Hi all,
I am trying to clone a 750bp Age1/Xho1 fragment cut from a minipreped cDNA into another minipreped vector of 7.5Kbp (Amp) cut with the same enzymes.
Insert and vector bands were cut and DNA extracted from gel. a 5:1 ratio was set and ligation carried out using new T4 DNA ligase for 10min and 120min (@RT) and overnight (@16C).

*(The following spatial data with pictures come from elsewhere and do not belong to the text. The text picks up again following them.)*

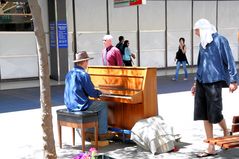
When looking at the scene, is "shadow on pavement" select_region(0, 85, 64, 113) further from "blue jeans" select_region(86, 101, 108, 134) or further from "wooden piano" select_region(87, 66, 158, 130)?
→ "blue jeans" select_region(86, 101, 108, 134)

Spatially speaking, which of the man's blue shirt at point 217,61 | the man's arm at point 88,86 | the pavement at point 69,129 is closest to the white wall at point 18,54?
the pavement at point 69,129

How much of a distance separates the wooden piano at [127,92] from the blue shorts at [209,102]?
0.85m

After DH5a transformation:
- DH5a only = 0 colonies
- DH5a + vector only = 7 colonies
- DH5a + insert +vector (10min) = 6 colonies
- DH5a + insert +vector (120min) = 4 colonies
- DH5a + insert +vector (ON) = 1 colonies
6 (10min)+4(120min) colonies were minicultured and DNA minipreped then digested Age1/Xho1 -> Very odd result: No positive clones (no 750bp band seen), but other DNA species with different sizes and digestion profiles than the used vector.
1- Any idea on what is wrong with this protocol?
2- Is it possible to test the ligation reaction by PCR to check for ligation event using insert-specific primers? would the ligation mix inhibit PCR reaction?
Thanks.
3- How come there are other DNA species that can transform DH5a, while DH5a only = 0 colonies?